(EXCERPT begins)
Mental health complications are expected as part of the health complications individuals face when diagnosed with cancer. In fact, many oncology clinics provide not only chemotherapy and other forms of treatment for cancer, but also provide mental health services in collaboration. For young cancer patients, especially in children with cancer, the use of mental health services may be the most vital part of care as many children develop post-traumatic stress disorder, PTSD, when facing a cancer diagnosis and treatment.

When caring for your child during a cancer diagnosis, the discussions with your child’s pediatric oncologist should include those about the risks associated with PTSD. Unfortunately, for some doctors the risks of PTSD in children with cancer are not readily recognized as doctor’s feel this diagnosis can not be sustained since a child typically does not have complete knowledge about their condition to develop an association to a traumatic event. However, in the more modern treatment of pediatric cancers, this is simply not the case and, when your child is living with a cancer diagnosis, you can expect there will be some risk for PTSD to develop.
(EXCERPT ends)
-- WHAT IS NEEDED --
Pick up the passage on PTSD risk in children with cancer after its final sentence and continue it.
(RECORDS begins)
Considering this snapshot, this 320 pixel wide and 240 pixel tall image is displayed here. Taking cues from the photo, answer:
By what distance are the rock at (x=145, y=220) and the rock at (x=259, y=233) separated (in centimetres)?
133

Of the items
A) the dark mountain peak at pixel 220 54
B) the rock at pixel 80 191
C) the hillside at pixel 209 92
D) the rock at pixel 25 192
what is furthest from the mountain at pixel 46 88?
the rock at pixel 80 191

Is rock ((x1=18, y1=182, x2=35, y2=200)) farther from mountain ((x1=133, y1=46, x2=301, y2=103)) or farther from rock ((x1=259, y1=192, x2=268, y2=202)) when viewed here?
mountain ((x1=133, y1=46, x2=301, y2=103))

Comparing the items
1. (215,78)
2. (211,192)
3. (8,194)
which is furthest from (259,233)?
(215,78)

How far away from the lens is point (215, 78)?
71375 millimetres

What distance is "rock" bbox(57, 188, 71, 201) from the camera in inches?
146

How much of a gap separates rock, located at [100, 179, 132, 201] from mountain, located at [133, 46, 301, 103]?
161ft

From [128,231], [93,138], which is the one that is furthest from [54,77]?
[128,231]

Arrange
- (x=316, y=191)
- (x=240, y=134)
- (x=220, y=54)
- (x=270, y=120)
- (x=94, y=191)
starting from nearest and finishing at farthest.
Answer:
(RECORDS ends)
(RECORDS begins)
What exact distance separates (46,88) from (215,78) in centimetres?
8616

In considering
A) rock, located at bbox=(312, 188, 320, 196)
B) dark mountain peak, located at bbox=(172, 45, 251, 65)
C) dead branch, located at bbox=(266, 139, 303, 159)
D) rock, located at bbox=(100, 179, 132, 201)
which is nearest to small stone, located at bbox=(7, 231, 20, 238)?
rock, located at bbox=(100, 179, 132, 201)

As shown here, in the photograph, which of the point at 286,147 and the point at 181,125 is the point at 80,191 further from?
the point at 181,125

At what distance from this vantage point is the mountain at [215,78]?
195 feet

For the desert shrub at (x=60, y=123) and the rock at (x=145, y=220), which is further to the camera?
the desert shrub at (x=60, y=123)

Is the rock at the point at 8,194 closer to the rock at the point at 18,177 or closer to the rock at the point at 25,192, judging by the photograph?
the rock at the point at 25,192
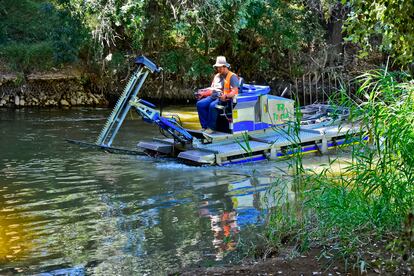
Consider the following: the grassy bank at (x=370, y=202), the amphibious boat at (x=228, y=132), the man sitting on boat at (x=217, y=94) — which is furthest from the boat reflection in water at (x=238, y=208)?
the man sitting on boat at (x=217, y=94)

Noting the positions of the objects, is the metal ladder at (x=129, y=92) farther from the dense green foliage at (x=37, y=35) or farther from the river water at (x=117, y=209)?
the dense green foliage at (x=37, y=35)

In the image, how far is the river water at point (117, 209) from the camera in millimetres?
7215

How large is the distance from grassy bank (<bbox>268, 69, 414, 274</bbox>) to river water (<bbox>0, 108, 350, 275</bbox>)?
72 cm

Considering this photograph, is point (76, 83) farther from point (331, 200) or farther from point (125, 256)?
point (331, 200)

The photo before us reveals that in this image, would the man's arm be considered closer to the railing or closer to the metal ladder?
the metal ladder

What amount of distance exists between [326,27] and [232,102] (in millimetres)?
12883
(RECORDS ends)
-- OUTPUT OF THE TASK --
PTSD can be prevented, even treated, in a child who has cancer by working with the child’s specific personality traits. Typically, in children who, by their very nature and personality, are less anxious or tend to repress emotions, the onset of PTSD is less likely to occur. It is the child who is overly anxious, and more vocal of a personality, who may be at greater risk for developing PTSD and this is often associated with their inquisitive nature.

Treating PTSD in your child will be very similar to the type of PTSD treatment given to adults with this same mental health complication. While medications may be necessary, your child will often benefit most from cognitive therapy that improves outlooks on like and assists your child in overcoming fears and levels of anxiety. For children with cancer who may be experiencing recurring battles of cancer, PTSD treatment will be more complex and require medication application in most cases.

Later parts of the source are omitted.